我被推荐到“迭代 token“以了解如何保留(否则会吞噬/丢失)空格。由于我更喜欢尽可能多地使用纯 TeX,因此我选择了答案是使用\let。但由于我还必须将一些字符(标记)大写,因此\let方法要么需要修改(我不知道),要么应该放弃而采用另一种方法。这是我的努力,希望在您的帮助下(当然),确定如何解决这个问题。
我在尝试以自己的方式解决问题时(再次)陷入了死胡同:通过实现一个 switch(计数寄存器),我可以指示迭代中的当前标记是否必须是大写(以便可以立即转换为大写,switch 将被设置在确定要转换哪些标记的条件案例之一内 - 因此需要一个 switch,多个案例),但由于某种原因,switch 的值直到下一次迭代才设置(这太晚了,下一个标记的迭代正在处理前一个标记的 switch,而不是前一个标记的迭代处理它)。这是我的错误努力(更不用说它不保留空格):
\documentclass[margin=5mm,varwidth]{standalone}
\begin{document}
\newcount\zCapSwitch % UPPERCASE SWITCH
\zCapSwitch0 % SET TO FALSE (NO UPPERCASE CONVERSION NEEDED)
\def\zEnd{\zEnd}
\def\zzIterator#1{%
\ifx#1\zEnd
\else
% ------------ %
% OUTPUT CHUNK %
% ------------ %
% CAPITALIZE "s" AND "i"
% SOMETHING IS WRONG HERE
% (COUNTER DOESN'T GET SET UNTIL
% NEXT ITERATION, WHEN IT'S TOO LATE)
\ifx#1s\zCapSwitch1\fi
\ifx#1i\zCapSwitch1\fi
\ifnum\zCapSwitch=1
\uppercase{#1}% IT'S TOO LATE, WE'RE UPPERCASING THE WRONG TOKEN
\zCapSwitch0 % RESET SWITCH (TO FALSE)
\else
#1%
\fi
% ------------ %
\expandafter\zzIterator
\fi
}
\def\zIterator#1{%
\zzIterator#1\zEnd
}
\zIterator{Keep spaces intact!}
\end{document}
欢迎提供您的解决方案(纯 TeX 优先)。
答案1
这是一个完全不同的方法。它与 Joseph 的回答中的方法相同这里,它允许迭代一个标记列表以查找\%,它与 LaTeX3 内核中用于 的方法相同,用于TL 19 之前的\tl_(upper|lower|mixed)_case:n模拟类型扩展,当时在大多数引擎(黑暗时代……)中不可用,用于、和其他几个。不用说,这里的很多代码都是函数的副本,因为你排除了这一点。e\expanded\tl_count_tokens:n\tl_reverseexpl3
另外,我猜想从您的代码中,您想要遍历一个标记列表,并将i和都s设为大写。我定义了下面的函数来执行此操作,但不太清楚您想要实现什么。

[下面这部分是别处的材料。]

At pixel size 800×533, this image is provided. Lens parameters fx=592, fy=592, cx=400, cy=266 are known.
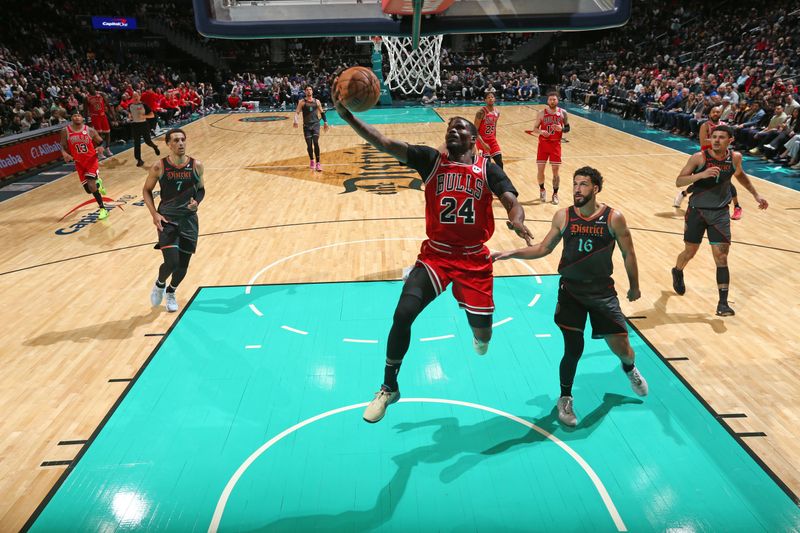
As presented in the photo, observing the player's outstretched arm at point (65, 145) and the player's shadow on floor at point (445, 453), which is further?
the player's outstretched arm at point (65, 145)

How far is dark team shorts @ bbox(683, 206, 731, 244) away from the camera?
5.83 metres

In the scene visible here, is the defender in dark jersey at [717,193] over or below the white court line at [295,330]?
over

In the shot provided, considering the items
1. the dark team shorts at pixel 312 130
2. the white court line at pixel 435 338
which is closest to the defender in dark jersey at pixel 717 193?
the white court line at pixel 435 338

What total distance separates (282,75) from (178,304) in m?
26.4

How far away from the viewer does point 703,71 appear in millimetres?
21156

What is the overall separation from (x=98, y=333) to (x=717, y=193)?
626 cm

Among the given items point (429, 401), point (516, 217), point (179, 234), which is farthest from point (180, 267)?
point (516, 217)

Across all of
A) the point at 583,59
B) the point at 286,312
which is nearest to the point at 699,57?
the point at 583,59

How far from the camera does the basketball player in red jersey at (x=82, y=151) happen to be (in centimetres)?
949

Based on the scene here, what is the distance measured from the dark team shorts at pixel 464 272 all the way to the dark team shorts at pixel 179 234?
3.11 m

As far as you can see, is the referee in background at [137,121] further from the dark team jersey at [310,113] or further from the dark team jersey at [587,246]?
the dark team jersey at [587,246]

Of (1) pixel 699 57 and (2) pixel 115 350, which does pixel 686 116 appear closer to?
(1) pixel 699 57

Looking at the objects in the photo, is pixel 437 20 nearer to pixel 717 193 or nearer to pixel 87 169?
pixel 717 193

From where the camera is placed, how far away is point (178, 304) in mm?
6500
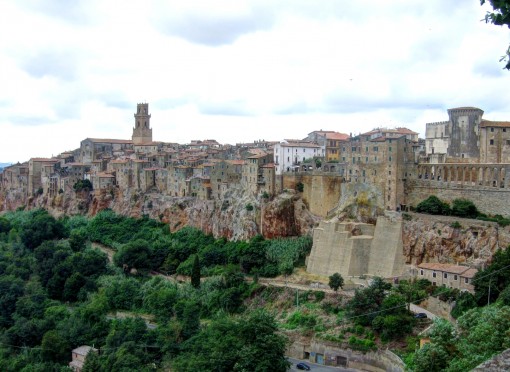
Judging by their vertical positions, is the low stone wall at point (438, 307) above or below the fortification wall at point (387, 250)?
below

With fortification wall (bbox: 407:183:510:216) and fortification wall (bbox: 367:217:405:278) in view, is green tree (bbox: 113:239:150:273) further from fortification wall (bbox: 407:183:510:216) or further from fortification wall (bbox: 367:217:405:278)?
fortification wall (bbox: 407:183:510:216)

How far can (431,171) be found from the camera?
42469 mm

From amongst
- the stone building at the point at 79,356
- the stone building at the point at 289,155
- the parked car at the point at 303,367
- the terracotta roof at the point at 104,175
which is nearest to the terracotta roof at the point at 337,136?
the stone building at the point at 289,155

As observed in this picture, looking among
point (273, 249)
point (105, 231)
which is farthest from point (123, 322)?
point (105, 231)

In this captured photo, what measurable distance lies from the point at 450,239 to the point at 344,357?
34.1 feet

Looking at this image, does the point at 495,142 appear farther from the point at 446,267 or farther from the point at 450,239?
the point at 446,267

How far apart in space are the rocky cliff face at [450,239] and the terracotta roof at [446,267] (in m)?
0.90

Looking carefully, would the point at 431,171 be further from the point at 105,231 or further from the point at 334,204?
the point at 105,231

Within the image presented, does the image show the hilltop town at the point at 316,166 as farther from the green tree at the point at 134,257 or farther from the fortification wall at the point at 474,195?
the green tree at the point at 134,257

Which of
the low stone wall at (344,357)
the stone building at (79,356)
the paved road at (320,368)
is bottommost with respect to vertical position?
the stone building at (79,356)

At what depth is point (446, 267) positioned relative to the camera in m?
35.1

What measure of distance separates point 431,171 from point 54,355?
28.7 metres

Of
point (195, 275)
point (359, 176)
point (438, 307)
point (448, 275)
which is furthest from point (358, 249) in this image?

迭代标记列表的问题在于,有时您不能简单地抓取某些内容作为参数。当 TeX 抓取未分隔的参数时,它会 a) 忽略空格,直到第一个非空格标记,并且 b) 如果抓取的参数以 开头{并以 结尾,则会删除一层括号}。因此,假设、 、和\def\foo#1{(#1)}三个都扩展为相同的。这就是您在函数中丢失空格(和组)的地方。\foo A\foo ␣A\foo{A}(A)\zIterator
要保留空格和组,您需要定义特定的宏来处理空格和组,并定义另一个宏来处理其他(所谓的N-type)标记。下面的代码定义了(读取:从 复制并expl3替换_和)、和。这三个条件函数将标记列表作为参数,并检查标记列表的第一个标记属于上述三种情况中的哪一种。使用这三个条件,您可以执行类似操作并处理整个标记列表。:@\tlhead@if@Ntype\tlhead@if@group\tlhead@if@space\ifNtype{<normal>}{\ifgroup{<grouped tokens>}{<space token>}}
下面的代码将定义\zIterator为的简写\zIterator@loop#1\zIterator@stop加上一些簿记。\zIterator@loop将循环遍历标记列表,检查下一个标记的类型,并根据需要使用、或。\zIterator@Ntype将\zIterator@group在组内简单地递归调用。将把一个空格从输入移动到输出标记列表。\zIterator@space\zIterator@group\zIterator\zIterator@space
\zIterator@Ntype将调用 a \zIterator@do@token,它将以一个标记作为参数,并根据需要对其进行处理。我定义\zIterator@do@token为检查i或s,并将它们变为大写。大写基于哈希表中的查找。对于每个<char>要大写的字符,都有一个宏\zIterator@upper@<char>@case可以扩展为该字符的大写版本。您可以使用 定义这些\zIteratorUppercase{<char>}{<upper case form>}。我没有在大写代码上花太多心思,所以你可能可以对其进行很大的改进。这只是为了证明概念。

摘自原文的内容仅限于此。